Pseudorhabdosynochus vagampullum

Scientific classification
- Kingdom: Animalia
- Phylum: Platyhelminthes
- Class: Monogenea
- Order: Dactylogyridea
- Family: Diplectanidae
- Genus: Pseudorhabdosynochus
- Species: P. vagampullum
- Binomial name: Pseudorhabdosynochus vagampullum (Young, 1969) Kritsky & Beverley-Burton, 1986

= Pseudorhabdosynochus vagampullum =

- Genus: Pseudorhabdosynochus
- Species: vagampullum
- Authority: (Young, 1969) Kritsky & Beverley-Burton, 1986

Species of worm

Pseudorhabdosynochus vagampullum is a species of diplectanid monogenean parasitic on the gills of a grouper. It was described in 1969, from eight specimens, under the name Diplectanum vagampullum and transferred to the genus Pseudorhabdosynochus in 1986. The species has been redescribed several times.

== Description ==
Pseudorhabdosynochus vagampullum is a small monogenean, 0.4-0.5 mm in length.
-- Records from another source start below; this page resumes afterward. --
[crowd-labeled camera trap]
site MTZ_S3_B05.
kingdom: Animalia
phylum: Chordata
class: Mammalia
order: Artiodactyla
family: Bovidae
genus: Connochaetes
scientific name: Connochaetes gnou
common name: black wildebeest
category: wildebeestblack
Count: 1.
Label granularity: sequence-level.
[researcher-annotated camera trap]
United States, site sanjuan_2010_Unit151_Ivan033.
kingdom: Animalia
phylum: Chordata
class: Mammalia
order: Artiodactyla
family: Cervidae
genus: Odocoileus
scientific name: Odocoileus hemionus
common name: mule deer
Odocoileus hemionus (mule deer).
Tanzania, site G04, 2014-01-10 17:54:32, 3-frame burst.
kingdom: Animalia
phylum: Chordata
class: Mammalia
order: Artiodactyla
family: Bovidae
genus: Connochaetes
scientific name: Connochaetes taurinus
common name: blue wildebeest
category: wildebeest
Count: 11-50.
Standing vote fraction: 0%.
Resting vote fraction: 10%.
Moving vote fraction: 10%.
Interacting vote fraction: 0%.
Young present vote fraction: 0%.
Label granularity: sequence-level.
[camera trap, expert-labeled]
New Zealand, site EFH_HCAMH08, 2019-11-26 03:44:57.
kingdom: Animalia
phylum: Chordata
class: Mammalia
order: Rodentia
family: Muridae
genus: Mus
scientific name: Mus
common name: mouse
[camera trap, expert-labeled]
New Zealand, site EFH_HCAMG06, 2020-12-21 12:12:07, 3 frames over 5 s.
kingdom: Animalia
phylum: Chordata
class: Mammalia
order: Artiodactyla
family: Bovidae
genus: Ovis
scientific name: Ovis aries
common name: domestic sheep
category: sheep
The species has the general characteristics of other species of Pseudorhabdosynochus, with a flat body and a posterior haptor, which is the organ by which the monogenean attaches itself to the gill of is host. The haptor bears two squamodiscs, one ventral and one dorsal.
The sclerotized male copulatory organ, or "quadriloculate organ", has the shape of a bean with four internal chambers, as in other species of Pseudorhabdosynochus.
The vagina includes a sclerotized part, which is a complex structure.

==Hosts and localities==
The type-locality is off Heron Island, Queensland, Australia.
The host in the original description of Pseudorhabdosynochus vagampullum is Epinephelus merra. However, Justine, Dupoux & Cribb (2009) showed that the identification of the host was erroneous and that the type-host and only host was Epinephelus quoyanus.
In addition to Australia, the species has also been recorded from the coasts of China.